## Instructions
(1) Return the part of the passage on the State Library multiculturalism panel that opens with the words containing "There was much" and closes with "of multicultural Australia.", copied word for word.
(2) Resume the commentary on the State Library's multiculturalism panel and its exhibition photographs, picking up after its final sentence.

There was much criticism of the NSW State Library's panel
titled 'Multiculturalism: What are we afraid of' in March this year.
For instance, Professor Andrew Jakubowicz (Co-Director of the
Cosmopolitan Civil Societies Research Centre at UTS) wrote a piece in The Conversation equating the all-white composition of the panel to
the gatekeepers of multicultural Australia.
However, he didn’t review the photographs at the centre of this debate, or call
into question the photographer’s ‘good intentions’. In yet another article
critiquing the panel and the State Library, Sydney-based writer Ruby
Hamad pointed out an image from the exhibition’s Facebook page, and its
underlying caption to argue that ‘those of us from
“different cultures” are not specimens to be dissected and discussed by Smart
White People’. So what was it about this picture, the exhibition as a whole,
and the artist’s statement that warrants us to pay more attention as viewers/witnesses?

## Source data

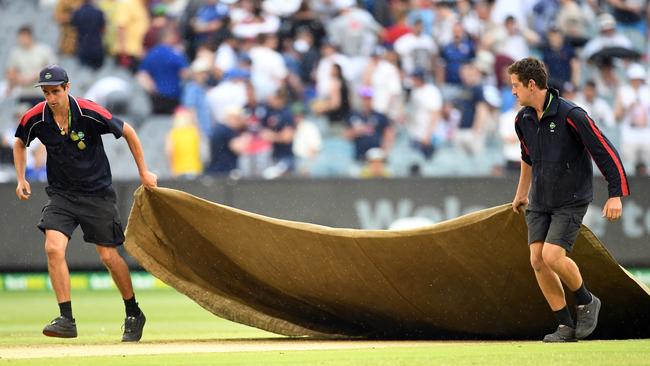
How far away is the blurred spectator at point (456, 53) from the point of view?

## Outputs in order
(1)
There was much criticism of the NSW State Library's panel
titled 'Multiculturalism: What are we afraid of' in March this year.
For instance, Professor Andrew Jakubowicz (Co-Director of the
Cosmopolitan Civil Societies Research Centre at UTS) wrote a piece in The Conversation equating the all-white composition of the panel to
the gatekeepers of multicultural Australia.

(2)
The image that irks Hamad is that of four ‘Congolese’ children,
seated on a bench, and looking bored at a wedding in Dapto in 2010. The
Facebook description adds, ‘this just
one of the many fantastic photographs that will take you into homes and urban
environments of both refugees and migrants now calling Australia home’. While
the photographer, Louise Whelan was purposely commissioned by the State Library
to carry out the above, the results come across as 19th century
colonial anthropology rather than 21st century inter-cultural
ordinariness. Her artist’s statement duly acknowledges the intention to
counteract negative media portrayals of migrants and refugees, but also
complicates the counter-narrative by noting that she has been bearing witness
to ‘assimilation’.
In a book titled Witnessing
Australian Stories, Kelly Jean Butler writes, ‘Witnessing, thus, involves a
double move: the need to witness to the other, while at the same time,
witnessing to the self in the act of witnessing. In this way, witnessing is
simultaneously a process of self-fashioning, of articulating different forms of
selfhood, and of forging new kinds of communities among witnesses’.
Is it this self-witnessing that is missing when Whelan bears witness
to ‘ethnic’ communities and takes photographs of them in their everyday
settings? Is her inability to see and recognise the power relationships in
operation what makes me uncomfortable and disaffected as a witness to these
representational encounters? Is the sheer political and cultural imperative to
see ‘ethnics’ as nothing but the other trying to emulate the self what
reproduces and sanctions the logic of assimilation?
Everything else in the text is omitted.